Email::MIME never supported this properly, but there's real
instances of forwarded messages as message/rfc822 attachments.
message/news is legacy thing which we'll see in archives, and
message/global appears to be the new thing.

gmime also supports message/rfc2822, so we'll support it anyways
despite lacking other evidence of its existence.

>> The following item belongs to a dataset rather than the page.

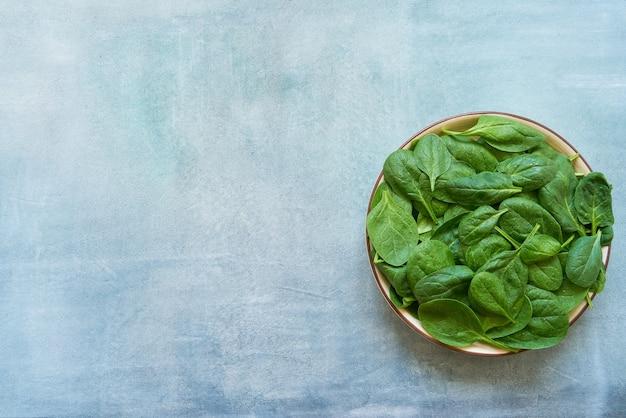 Свежие листья шпината на белой тарелке. здоровая веганская еда. вид сверху, копировать пространство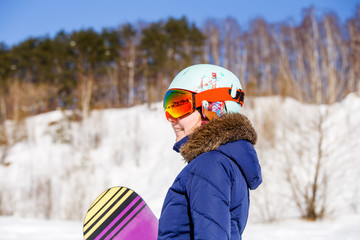 Portrait of sporty woman wearing helmet with snowboard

Existing attachments remain downloadable as a whole message,
but individual attachments of subparts are now downloadable
and can be displayed in HTML, too.

Furthermore, ensure Xapian can now search for common headers
inside those messages as well as the message bodies.
---
 lib/PublicInbox/Eml.pm       | 37 +++++++++++++++++++++++-----
 lib/PublicInbox/MsgIter.pm   |  6 ++++-
 lib/PublicInbox/SearchIdx.pm | 47 ++++++++++++++++++++++--------------
 lib/PublicInbox/View.pm      | 30 ++++++++++++++++++++---
 t/eml.t                      | 28 +++++++++++++++++++++
 t/psgi_attach.t              |  9 +++++++
 t/search.t                   | 25 +++++++++++++++++++
 7 files changed, 154 insertions(+), 28 deletions(-)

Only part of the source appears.